Citation: Gan SI, Edwards AL, Symonds CJ, Beck PL. Hypertriglyceridemia-induced pancreatitis: A case-based review. World J Gastroenterol 2006; 12(44): 7197-7202
Acute pancreatitis is a common condition with several possible etiologies. The mortality rate may be up to 20%. While alcohol and gallstones are the most common etiologies, metabolic, structural and iatrogenic causes are responsible for 20%-25% of cases in the United States. Although hyperlipidemia can be associated with acute pancreatitis as an epiphenomenon, hypertriglyceridemia or chylomicronemia is the underlying cause in up to 7% of all cases of pancreatitis. It is the most common cause of acute pancreatitis not due to gallstones or alcohol[1-4]. Hypertriglyceridemia-induced pancreatitis rarely occurs unless triglyceride levels exceed 20 mmol/L[3,5]. For triglyceride levels to exceed 20 mmol/L, most patients will have some form of primary or genetic defect in lipid metabolism. Genetic factors determine over 60% of the variability in serum lipids. As most patients can be effectively treated with existing drug therapy, it is critical that the gastroenterologist recognize these patients and manage them appropriately. Since not all hyperlipidemia is familial in nature, an awareness of the secondary causes of hypertriglyceridemia and factors that can alter triglyceride metabolism is imperative.

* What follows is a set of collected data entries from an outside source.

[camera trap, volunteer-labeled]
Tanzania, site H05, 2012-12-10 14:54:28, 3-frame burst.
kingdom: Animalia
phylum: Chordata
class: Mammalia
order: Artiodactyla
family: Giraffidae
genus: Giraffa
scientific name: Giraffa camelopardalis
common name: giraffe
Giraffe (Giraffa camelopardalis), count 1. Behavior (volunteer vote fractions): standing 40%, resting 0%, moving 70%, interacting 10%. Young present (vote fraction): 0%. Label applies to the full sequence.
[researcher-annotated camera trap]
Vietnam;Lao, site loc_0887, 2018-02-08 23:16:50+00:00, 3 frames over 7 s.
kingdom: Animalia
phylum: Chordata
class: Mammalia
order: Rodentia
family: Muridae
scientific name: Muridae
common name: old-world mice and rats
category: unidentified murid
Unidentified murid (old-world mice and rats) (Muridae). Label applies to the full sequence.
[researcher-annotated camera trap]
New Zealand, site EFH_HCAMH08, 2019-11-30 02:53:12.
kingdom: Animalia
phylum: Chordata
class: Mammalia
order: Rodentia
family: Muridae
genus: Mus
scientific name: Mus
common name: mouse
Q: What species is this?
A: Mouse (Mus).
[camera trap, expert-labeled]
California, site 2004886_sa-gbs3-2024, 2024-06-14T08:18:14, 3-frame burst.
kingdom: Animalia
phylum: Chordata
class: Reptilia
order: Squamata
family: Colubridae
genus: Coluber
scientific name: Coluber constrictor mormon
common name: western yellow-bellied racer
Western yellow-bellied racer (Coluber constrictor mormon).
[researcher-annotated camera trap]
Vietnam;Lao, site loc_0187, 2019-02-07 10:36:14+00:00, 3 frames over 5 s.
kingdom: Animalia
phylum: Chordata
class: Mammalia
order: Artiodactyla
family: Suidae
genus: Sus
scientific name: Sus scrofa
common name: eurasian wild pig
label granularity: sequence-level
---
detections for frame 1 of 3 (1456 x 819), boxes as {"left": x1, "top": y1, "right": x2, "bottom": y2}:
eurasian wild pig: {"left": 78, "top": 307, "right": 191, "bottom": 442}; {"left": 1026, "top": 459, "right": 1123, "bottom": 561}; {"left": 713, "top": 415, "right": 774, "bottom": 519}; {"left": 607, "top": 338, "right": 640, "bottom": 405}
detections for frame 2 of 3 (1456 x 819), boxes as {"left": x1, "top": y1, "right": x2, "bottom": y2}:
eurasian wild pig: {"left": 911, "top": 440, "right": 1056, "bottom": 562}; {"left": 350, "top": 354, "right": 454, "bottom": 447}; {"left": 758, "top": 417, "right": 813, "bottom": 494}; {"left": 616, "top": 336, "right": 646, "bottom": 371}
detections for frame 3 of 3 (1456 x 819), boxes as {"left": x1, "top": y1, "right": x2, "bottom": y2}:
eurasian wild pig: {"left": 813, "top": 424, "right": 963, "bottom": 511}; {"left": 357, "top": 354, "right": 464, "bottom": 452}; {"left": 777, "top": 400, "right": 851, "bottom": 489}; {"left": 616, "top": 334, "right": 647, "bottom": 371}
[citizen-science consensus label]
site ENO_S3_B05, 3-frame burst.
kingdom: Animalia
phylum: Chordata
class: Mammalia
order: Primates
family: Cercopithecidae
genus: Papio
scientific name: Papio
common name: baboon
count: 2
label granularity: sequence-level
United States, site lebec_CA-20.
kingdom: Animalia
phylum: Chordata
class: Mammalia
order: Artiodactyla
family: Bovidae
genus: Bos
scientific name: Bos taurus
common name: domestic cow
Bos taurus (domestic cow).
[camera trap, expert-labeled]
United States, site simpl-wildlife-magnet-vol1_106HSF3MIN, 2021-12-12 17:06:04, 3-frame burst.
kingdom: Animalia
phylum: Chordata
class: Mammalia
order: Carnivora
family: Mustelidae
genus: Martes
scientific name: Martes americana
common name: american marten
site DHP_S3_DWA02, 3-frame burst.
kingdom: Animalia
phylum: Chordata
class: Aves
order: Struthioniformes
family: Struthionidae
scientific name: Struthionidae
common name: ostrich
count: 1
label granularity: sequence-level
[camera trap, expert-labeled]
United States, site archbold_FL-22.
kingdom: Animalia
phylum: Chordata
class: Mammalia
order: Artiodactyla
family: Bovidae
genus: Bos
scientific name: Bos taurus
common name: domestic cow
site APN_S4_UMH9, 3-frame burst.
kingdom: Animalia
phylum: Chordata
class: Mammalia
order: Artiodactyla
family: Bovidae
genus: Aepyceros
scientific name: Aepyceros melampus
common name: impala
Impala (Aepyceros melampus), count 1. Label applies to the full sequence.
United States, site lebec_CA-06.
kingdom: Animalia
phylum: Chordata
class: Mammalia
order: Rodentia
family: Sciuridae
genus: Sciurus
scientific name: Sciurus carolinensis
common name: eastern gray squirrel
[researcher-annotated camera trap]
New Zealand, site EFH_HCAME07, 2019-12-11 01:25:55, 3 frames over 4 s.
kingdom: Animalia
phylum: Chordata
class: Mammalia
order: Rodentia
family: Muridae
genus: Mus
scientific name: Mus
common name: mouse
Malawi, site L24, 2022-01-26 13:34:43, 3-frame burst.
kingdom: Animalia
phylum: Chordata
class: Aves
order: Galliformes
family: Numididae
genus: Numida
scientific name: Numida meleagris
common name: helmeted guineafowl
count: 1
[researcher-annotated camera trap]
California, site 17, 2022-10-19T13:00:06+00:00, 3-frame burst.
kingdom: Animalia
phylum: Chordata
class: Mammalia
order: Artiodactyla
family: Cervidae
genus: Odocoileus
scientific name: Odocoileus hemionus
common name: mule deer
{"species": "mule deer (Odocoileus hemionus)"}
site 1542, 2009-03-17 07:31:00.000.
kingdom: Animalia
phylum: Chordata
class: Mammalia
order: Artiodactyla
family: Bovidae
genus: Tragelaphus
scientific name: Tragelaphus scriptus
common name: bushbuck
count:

In a case-based approach, we present a review of the common causes of hypertriglyceridemia, the proposed mechanisms resulting in pancreatitis as well as further details on the incidence and management of hypertriglyceridemia-induced pancreatitis (Table 1). Although the case presented is an uncommon scenario, it clearly demonstrates how a sequence of metabolic and endocrine abnormalities can lead to a common disease process- acute pancreatitis. The key to investigating, diagnosing and managing this patient was taking a detailed history and performing a thorough physical exam.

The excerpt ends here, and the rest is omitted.